Effectivement, en rentrant du réfectoire, nous assistons à une scène d’engueulade entre Laurence et Martine, qui alertée, a convoqué celle-ci dans son bureau. Ça hurle de partout, ça vocifère, ça s’agite. On suit le match avec anxiété et intérêt. Laurence le bouledogue contre Martine la gorgone. Malheureusement, ça tourne court rapidement : le chien ne fait pas le poids contre le dragon des ténèbres qui la terrasse par quelques arguments bien tournés, tantôt lui rappelant la loi, tantôt sa soumission contractuelle. Les diplômes de Martine, ses formations management et ses années d’expérience ont eu raison de la télévendeuse mal dégrossie qui n’avait que son énervement à opposer. Au final de cet entretien houleux mais sans surprise, la chef lui ordonne de sortir de son bureau.
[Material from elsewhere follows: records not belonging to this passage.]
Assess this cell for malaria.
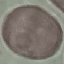

Uninfected.

image type = automatically extracted cell patch, resized to 64 × 64 pixels
capture = smartphone camera at the microscope eyepiece
stain = Giemsa
preparation = thin blood film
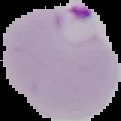

malaria_status: parasitized
image_size: 121×121 pixels
preparation: thin blood smear
image_type: cell region segmented out of the field of view; surrounding area masked to black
Name the cell type shown.
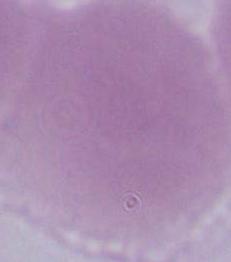
This is an erythrocyte.

Summary:
  - Magnification: 1000x
  - Modality: photomicrograph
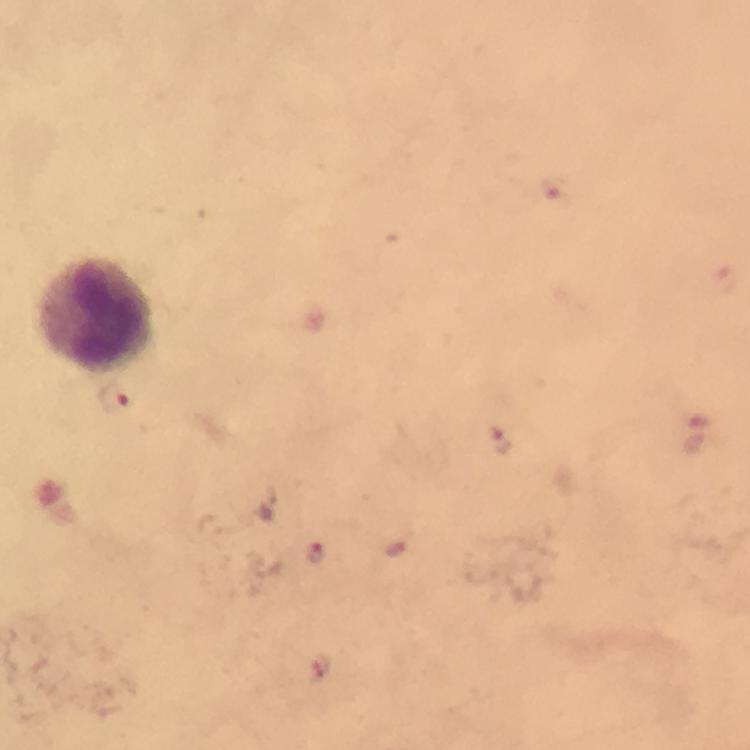
Approximate centers as {x, y} in pixels.
Summary:
  - Leukocyte locations: {101, 317}
  - Malaria parasite locations: {554, 188}, {112, 400}, {502, 442}, {395, 546}, {316, 552}, {321, 668}
  - Capture: smartphone photograph through a microscope
  - Immersion oil: used
  - Magnification: 100x
  - Stain: Giemsa
  - Preparation: thick blood film
  - Image size: 750×750 pixels
  - Cropped from: one field of view
  - Context: from a diagnostic examination for malaria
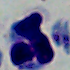

Summary:
  - Modality: micrograph
  - Identification: leukocyte
  - Magnification: 1000x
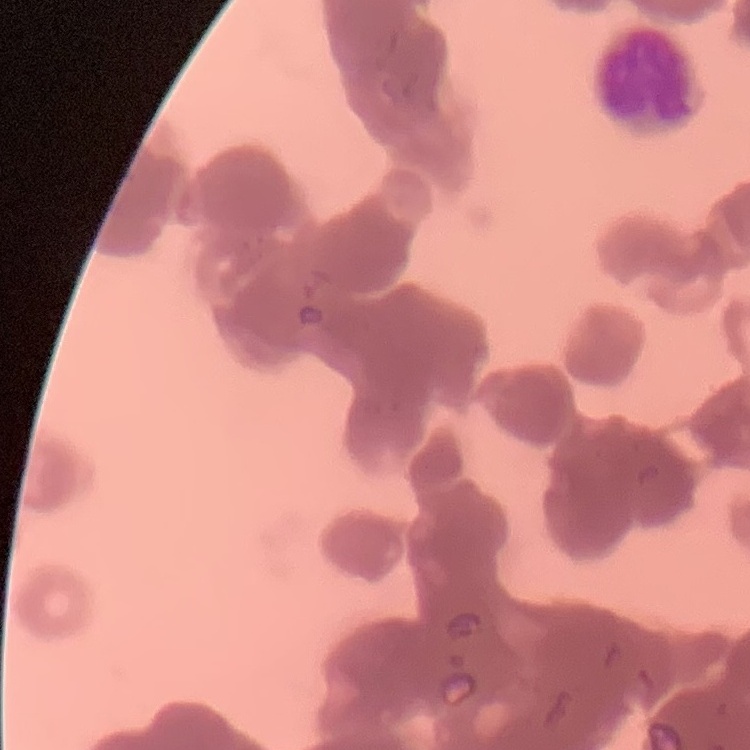
red blood cell morphology = rouleaux formation
image type = one tile cut from a larger photomicrograph
stain = Field's or Giemsa
preparation = thin peripheral smear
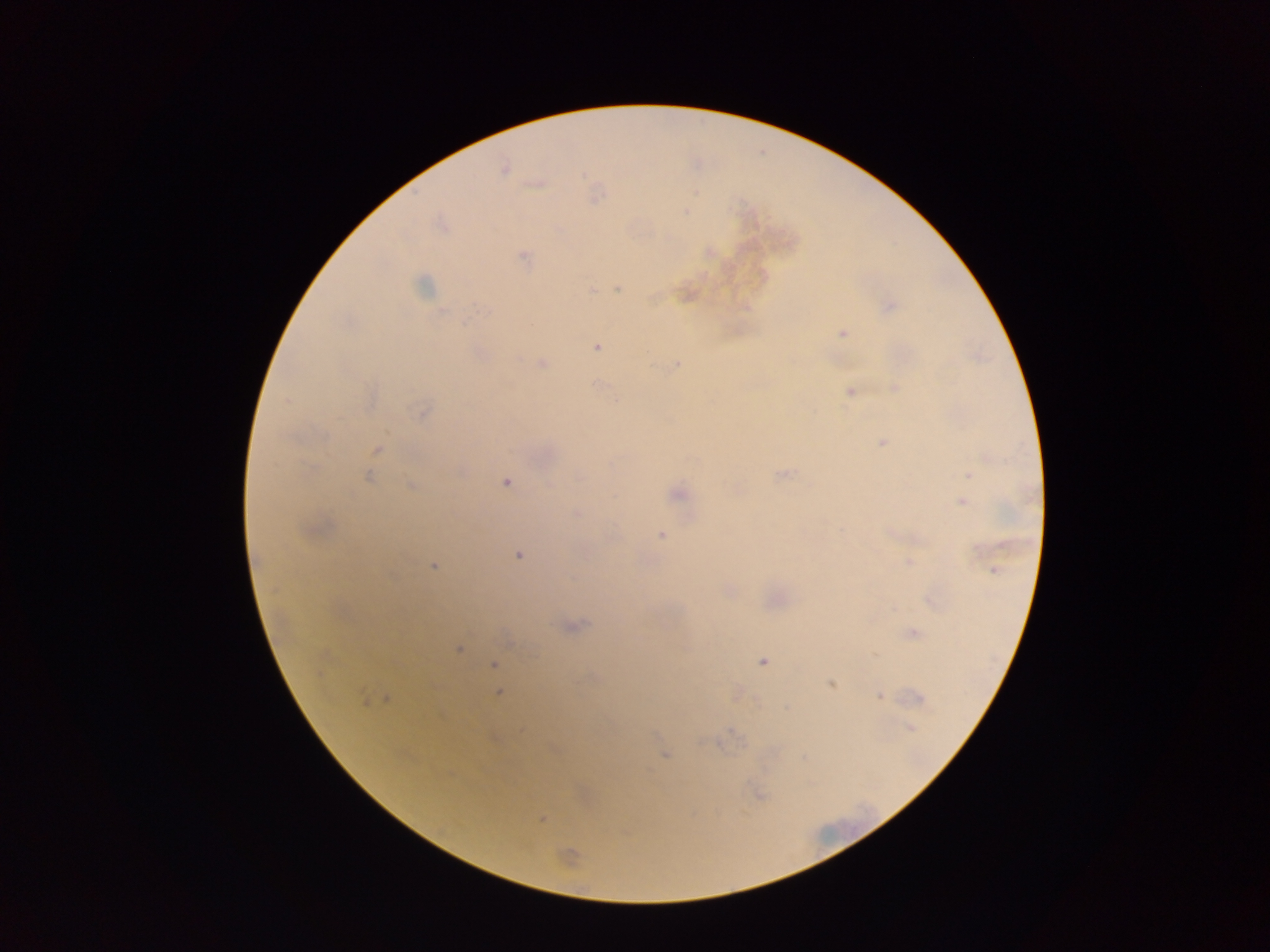
{
  "preparation": "thick blood film",
  "image_size": "1270×952 pixels",
  "plasmodium_parasite_locations": "approximate centers as {x, y} in pixels: {503, 168}, {537, 183}, {442, 224}, {709, 251}, {523, 258}, {424, 285}, {591, 289}, {618, 289}, {685, 293}, {889, 306}, {843, 333}, {596, 346}, {542, 363}, {676, 363}, {597, 386}, {896, 389}, {851, 391}, {423, 410}, {882, 441}, {376, 449}, {782, 474}, {969, 474}, {367, 476}, {505, 481}, {411, 486}, {736, 488}, {677, 493}, {963, 502}, {577, 512}, {313, 529}, {661, 535}, {518, 555}, {910, 562}, {433, 565}, {995, 570}, {727, 591}, {932, 599}, {570, 627}, {913, 631}, {510, 641}, {458, 648}, {762, 660}, {495, 665}, {830, 684}, {498, 692}, {737, 693}, {879, 695}, {373, 698}, {915, 698}, {787, 708}, {911, 727}, {664, 755}, {758, 794}, {541, 818}, {567, 857}",
  "capture": "mobile-phone photograph through a microscope",
  "country": "Ghana",
  "field_of_view": "single"
}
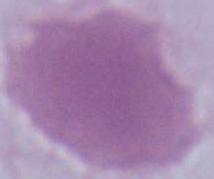

Summary:
  - Identification: red blood cell
  - Magnification: 1000x
  - Modality: micrograph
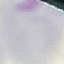
Summary:
  - Result: no malaria parasites detected
  - Stain: Giemsa
  - Capture: smartphone camera at the microscope eyepiece
  - Preparation: thin smear
  - Image type: cell patch, automatically extracted from a larger field of view and resized to 64 × 64 pixels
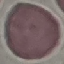 Malaria status: uninfected. Acquired by smartphone through the microscope eyepiece. Thin smear of blood. Cell patch, automatically extracted from a larger field of view and resized to 64 × 64 pixels. Giemsa stain.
Name the parasite shown.
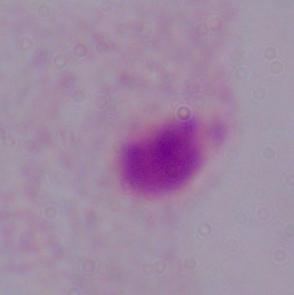
This is a trichomonad.

modality = micrograph
magnification = 1000x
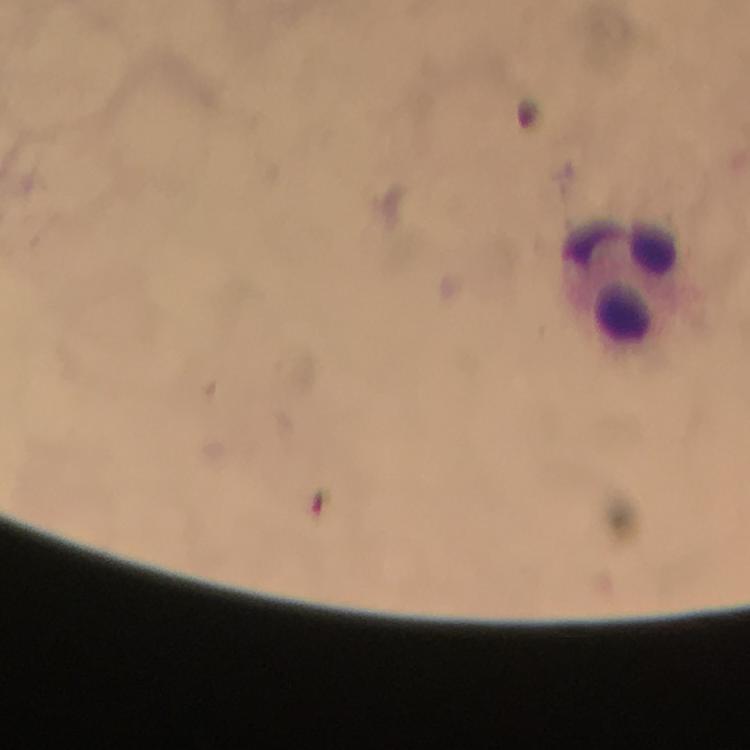

Approximate object centers, in pixels from the top-left corner. Leukocyte locations: (x=621, y=285). 100x magnification. Immersion oil applied. From a malaria diagnostic workup. Photographed with a smartphone mounted on the microscope. Cropped region of a single field of view. Giemsa stain. Malaria parasites: none detected. Thick blood smear. Image is 750×750 pixels.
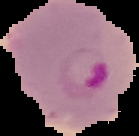
image type = segmented cell region on a black background
malaria status = parasitized
preparation = thin blood smear
image size = 139×136 pixels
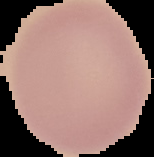

Malaria status: uninfected. Image is 154×157 pixels. From a thin blood smear. The area outside the segmented cell region is set to black.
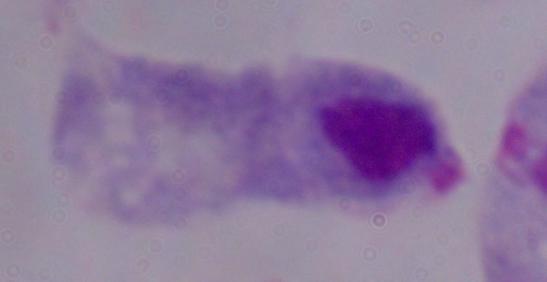
Photomicrograph. Captured at 1000x magnification. A trichomonad is seen.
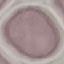 Malaria status: uninfected. Thin smear of blood. Automatically extracted cell patch, resized to 64 × 64 pixels. Giemsa-stained preparation. Photographed with a smartphone camera at the microscope eyepiece.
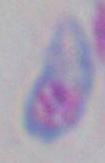
identification: Toxoplasma gondii
modality: micrograph
magnification: 1000x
Comment on the morphology of the erythrocytes.
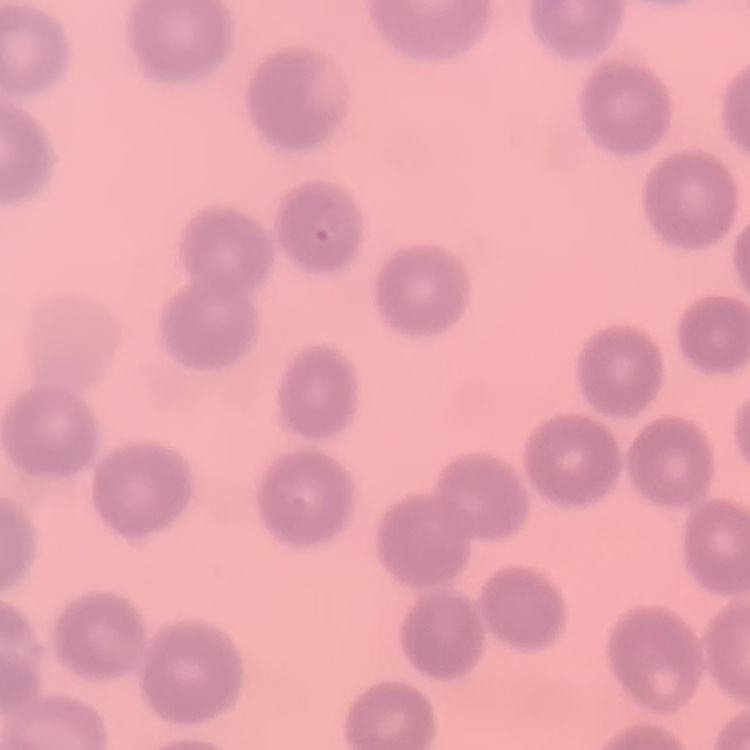

No rouleaux formation.

preparation: thin blood film
stain: Field's or Giemsa
image_type: one tile cut from a larger photomicrograph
Locate every malaria parasite.
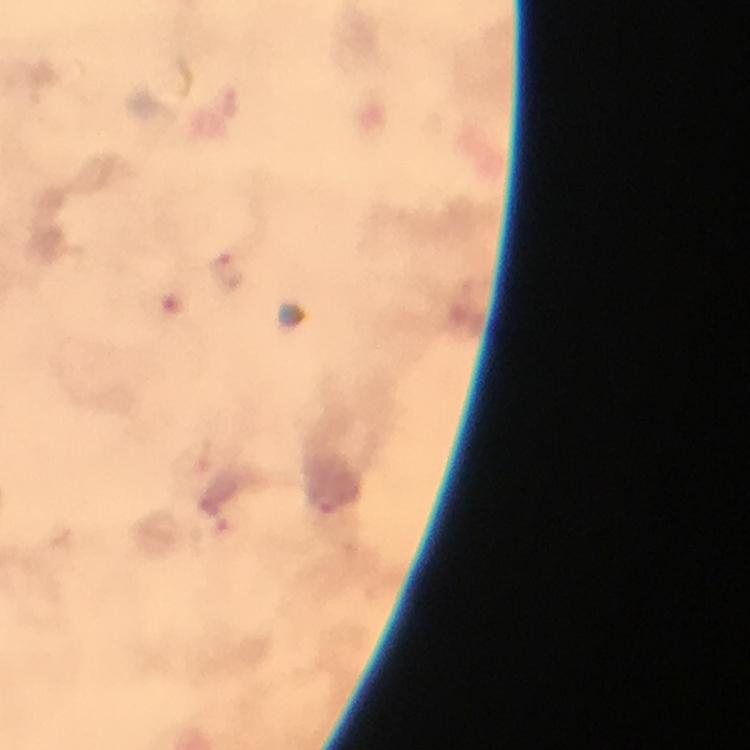

Approximate object centers, in pixels from the top-left corner.
Malaria parasites: (x=226, y=270).

Summary:
  - Magnification: 100x
  - Preparation: thick blood film
  - Immersion oil: applied
  - Stain: Giemsa
  - Image size: 750×750 pixels
  - Cropped from: one field of view
  - Capture: smartphone mounted on the microscope
  - Context: from a diagnostic examination for malaria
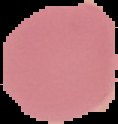
Summary:
  - Preparation: thin blood film
  - Image size: 118×124 pixels
  - Image type: segmented cell region with the area outside set to black
  - Malaria status: uninfected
Give the position of every malaria parasite and every leukocyte.
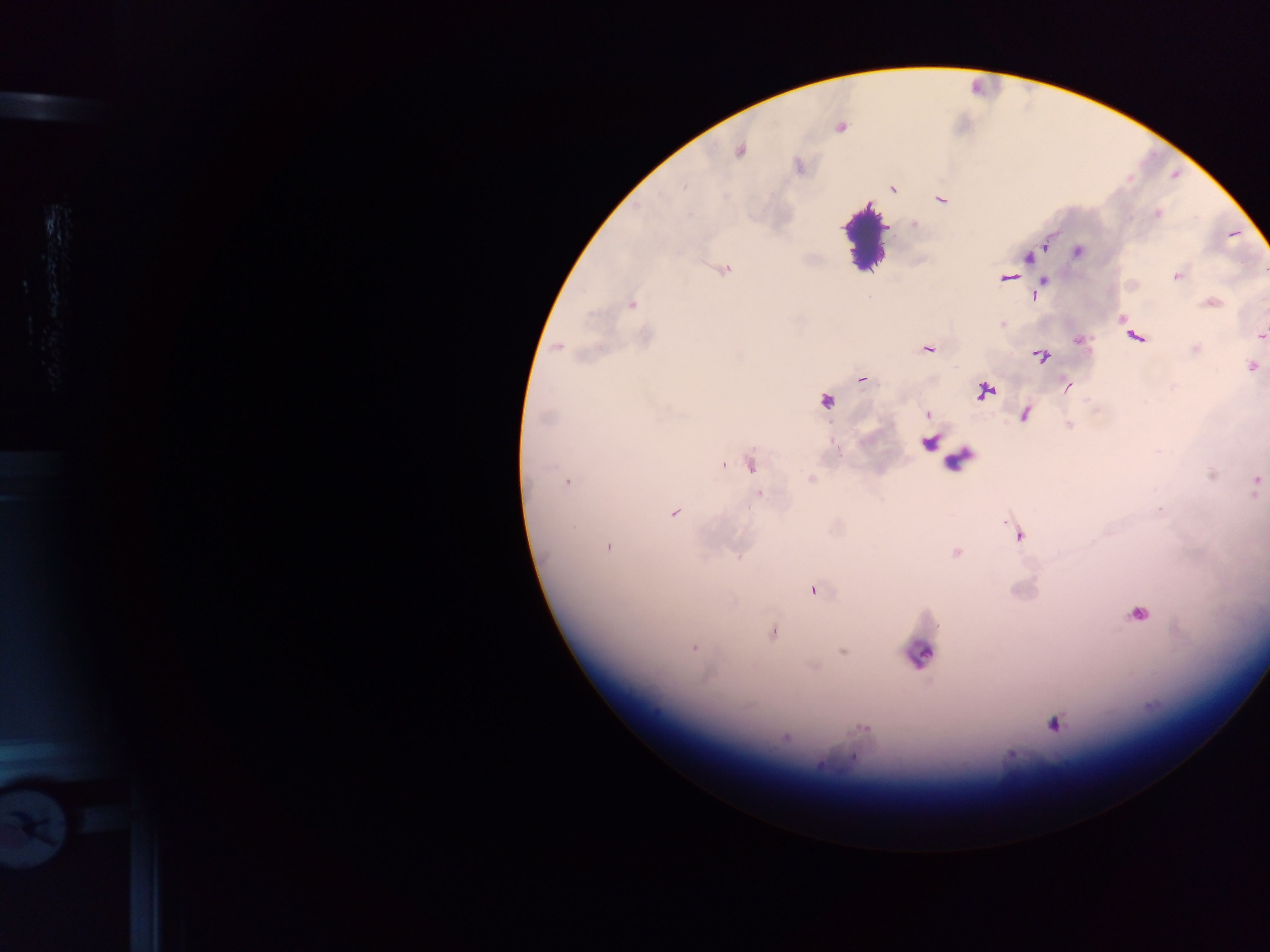

Approximate centers as x y in pixels.
Malaria parasites: 839 128; 740 150; 892 189; 941 199; 1156 213; 914 225; 1044 242; 1077 251; 1028 257; 723 269; 1177 275; 1007 277; 1044 281; 1041 287; 1035 296; 1211 302; 631 304; 1123 319; 1003 323; 1261 335; 1135 336; 645 338; 1079 341; 557 346; 927 348; 1195 349; 1040 356; 1251 366; 861 378; 1067 386; 983 391; 825 400; 927 414; 1023 414; 1069 424; 929 442; 751 463; 723 464; 811 480; 566 481; 1255 483; 760 495; 673 512; 1019 534; 608 546; 956 552; 814 590; 1138 613; 772 632; 692 647; 843 652; 812 666; 1053 723; 863 727; 785 738; 1011 755.
Leukocytes: 865 232; 957 459; 918 654.

Summary:
  - Field of view: single
  - Image size: 1270×952 pixels
  - Country: Ghana
  - Preparation: thick blood film
  - Capture: mobile-phone photograph through a microscope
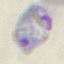 Result: malaria parasites detected. Thin blood smear. Automatically extracted cell patch, resized to 64 × 64 pixels. Acquired by smartphone through the microscope eyepiece. Giemsa stain.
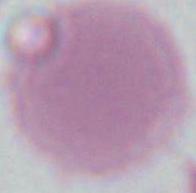

{
  "modality": "photomicrograph",
  "magnification": "1000x",
  "identification": "red blood cell"
}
State which parasite is depicted.
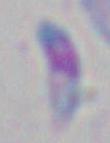
Toxoplasma gondii.

Captured at 1000x magnification. Photomicrograph.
Name the parasite shown.
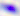

This is Toxoplasma gondii.

modality: photomicrograph
magnification: 400x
Classify this cell by malaria status.
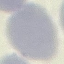
Uninfected.

Summary:
  - Preparation: thin blood film
  - Capture: smartphone camera at the microscope eyepiece
  - Image type: automatically extracted cell patch, resized to 64 × 64 pixels
  - Stain: Giemsa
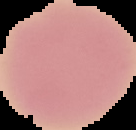 Result: no malaria parasites seen. The area outside the segmented cell region is set to black. Image is 136×130 pixels. From a thin blood film.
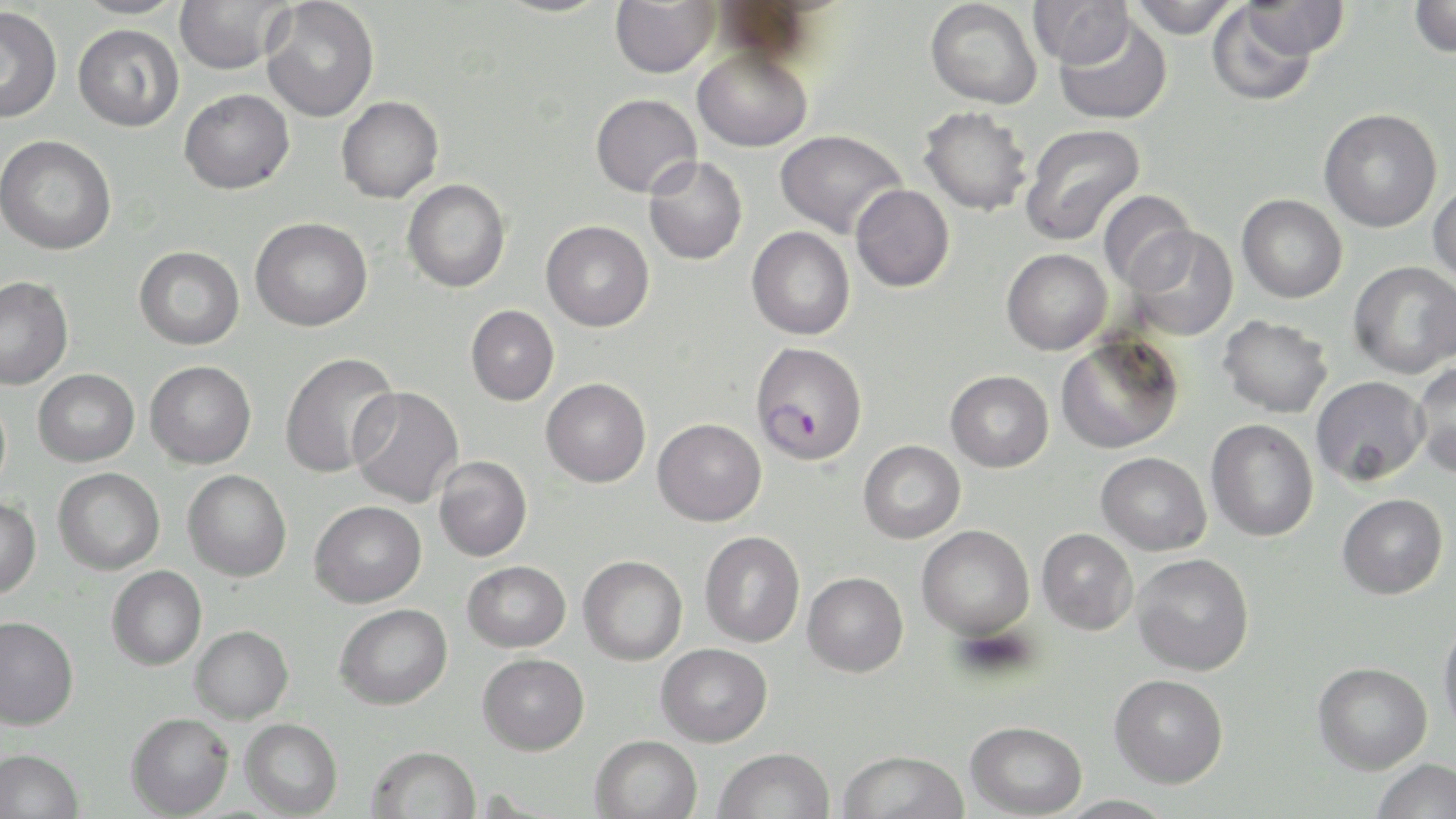
{
  "slide_level_diagnosis": "Plasmodium falciparum",
  "stain": "May-Grünwald-Giemsa",
  "preparation": "thin blood smear",
  "plasmodium_falciparum_infected_red_blood_cell_locations": "approximate bounding boxes as [x1, y1, x2, y2] in pixels: [749, 341, 867, 465]",
  "magnification": "1000x",
  "modality": "light microscopy",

Celle-ci, hébétée, ne se le fait pas dire deux fois ; elle part en claquant la porte, prend ses affaires, puis quitte l’open-space dans un accès de rage qu’on ne lui avait jamais connu auparavant.

Quelle journée ! me dis-je.

Le départ de Laurence nous laisse dans un climat d’insurrection larvé, mais le calme revient petit à petit.

Laurence m’avait souhaité une bonne digestion, et à la place j’ai une crampe d’estomac, j’en ai mal au ventre.

J’attends fébrilement 17h. J’ai l’impression que tout le monde me regarde, je crois sans me tromper qu’ils imaginent que c’est moi qui ai cafté. Mais quand en aurais-je eu le temps ? Je n’ai pas envie de démentir pour le moment, je suis lassée de cette guerre de tranchées entre nous, qui fait le jeu de la direction et qui me rejette dans le camp de Martine, malgré moi.

Ce soir, je me prends un pack de Leffe, ça m’aidera à décompresser.